Although at first glance, this code might seem complex, but really it isn't.

When the first if fails, we consider another condition in its corresponding else block. When that second if fails as well, we consider yet another condition in its corresponding else block. And so on and so forth.

Now, in this case, we had simply three conditions to test, and even those conditions had simple blocks of code associated with them. However, if the number of conditions increases and their associated bodies become more and more complex, then this naive nesting approach would surely come at the cost of code clarity and readability.

So what to do?

Well, we could keep on using this idea of nesting if inside an else statement, but without using a block statement in else's body. That is, the statement following else would now become an if directly, instead of a block statement containing an if.

In other words, we get to use a single phrase to denote another condition in a chain of if and else statements, and that is else if.

It's utterly important to realize the fact that else if is not a keyword in JavaScript; else if is just an else statement whose body is an if statement.

That's it.

Technically, else if can't even be a keyword, as it contains a space in it which goes against identifier naming rules of JavaScript.

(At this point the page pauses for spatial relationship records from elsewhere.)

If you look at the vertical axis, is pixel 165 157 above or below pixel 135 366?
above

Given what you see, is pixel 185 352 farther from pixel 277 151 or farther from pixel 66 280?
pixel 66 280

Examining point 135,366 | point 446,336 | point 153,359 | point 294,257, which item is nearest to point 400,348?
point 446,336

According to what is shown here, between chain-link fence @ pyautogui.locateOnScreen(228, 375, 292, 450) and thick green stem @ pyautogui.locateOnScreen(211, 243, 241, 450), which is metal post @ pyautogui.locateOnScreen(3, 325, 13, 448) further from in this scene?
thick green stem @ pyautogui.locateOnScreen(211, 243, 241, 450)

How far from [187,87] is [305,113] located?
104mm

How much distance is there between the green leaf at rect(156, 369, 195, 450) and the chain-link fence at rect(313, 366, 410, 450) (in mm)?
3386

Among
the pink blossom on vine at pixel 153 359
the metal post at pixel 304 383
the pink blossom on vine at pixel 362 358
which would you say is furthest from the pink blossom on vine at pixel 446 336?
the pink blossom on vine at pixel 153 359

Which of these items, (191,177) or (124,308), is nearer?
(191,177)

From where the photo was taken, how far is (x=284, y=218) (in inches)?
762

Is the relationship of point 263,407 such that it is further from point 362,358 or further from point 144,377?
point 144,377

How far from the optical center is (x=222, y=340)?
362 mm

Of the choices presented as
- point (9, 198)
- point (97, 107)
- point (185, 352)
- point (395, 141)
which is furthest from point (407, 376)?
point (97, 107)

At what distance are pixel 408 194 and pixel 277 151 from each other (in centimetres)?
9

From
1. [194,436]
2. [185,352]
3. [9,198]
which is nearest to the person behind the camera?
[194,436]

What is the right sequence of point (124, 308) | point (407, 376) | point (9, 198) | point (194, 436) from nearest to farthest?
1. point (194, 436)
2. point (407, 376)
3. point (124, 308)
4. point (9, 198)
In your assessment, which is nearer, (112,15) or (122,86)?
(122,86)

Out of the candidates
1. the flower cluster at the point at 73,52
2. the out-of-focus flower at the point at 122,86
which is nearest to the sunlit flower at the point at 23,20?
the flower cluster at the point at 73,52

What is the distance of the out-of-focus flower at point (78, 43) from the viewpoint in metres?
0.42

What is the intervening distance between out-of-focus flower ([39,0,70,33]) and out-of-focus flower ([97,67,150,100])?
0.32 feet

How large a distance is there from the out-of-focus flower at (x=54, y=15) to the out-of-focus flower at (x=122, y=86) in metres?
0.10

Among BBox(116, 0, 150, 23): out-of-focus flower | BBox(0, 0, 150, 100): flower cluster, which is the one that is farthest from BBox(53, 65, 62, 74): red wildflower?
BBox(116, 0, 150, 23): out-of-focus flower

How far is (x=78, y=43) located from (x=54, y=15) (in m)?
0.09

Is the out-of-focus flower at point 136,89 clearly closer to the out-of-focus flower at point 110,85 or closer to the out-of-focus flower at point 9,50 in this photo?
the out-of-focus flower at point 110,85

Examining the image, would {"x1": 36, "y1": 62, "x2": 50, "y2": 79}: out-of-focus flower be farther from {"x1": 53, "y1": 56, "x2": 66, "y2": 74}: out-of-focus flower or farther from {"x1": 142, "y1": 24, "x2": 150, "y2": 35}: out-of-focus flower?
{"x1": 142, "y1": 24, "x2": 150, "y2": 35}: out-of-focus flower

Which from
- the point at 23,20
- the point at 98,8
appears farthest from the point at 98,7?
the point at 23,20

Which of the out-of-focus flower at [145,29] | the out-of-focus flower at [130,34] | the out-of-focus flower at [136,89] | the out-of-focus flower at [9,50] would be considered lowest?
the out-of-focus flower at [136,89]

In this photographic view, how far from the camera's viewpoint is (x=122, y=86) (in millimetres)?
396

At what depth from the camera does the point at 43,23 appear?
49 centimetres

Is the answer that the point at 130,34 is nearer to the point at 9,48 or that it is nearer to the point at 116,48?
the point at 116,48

In the following snippet, we rewrite the code above using the else if approach:

var age = 37;

if (age <= 14) {
   console.log('Children');
}
else if (age <= 24) {
   console.log('Youth');
}
else if (age <= 64) {
   console.log('Adults');
}
else {
   console.log('Seniors');
}
Adults

See how readable this code is than the previous one. The body of every if statement and that of the last else statement is at the same level of indentation, giving us the impression that altogether all the statements make up a single logical unit of code.

Once again, remember that else if is just an else statement associated with the preceding if, containing another if in its body.

Based on this fact, the very last else statement in the code above (in line 12) doesn't belong to the very first if statement (in line 3). Instead the else in line 6 belongs to the very first if, while the if in line 9 is tied to the very last else.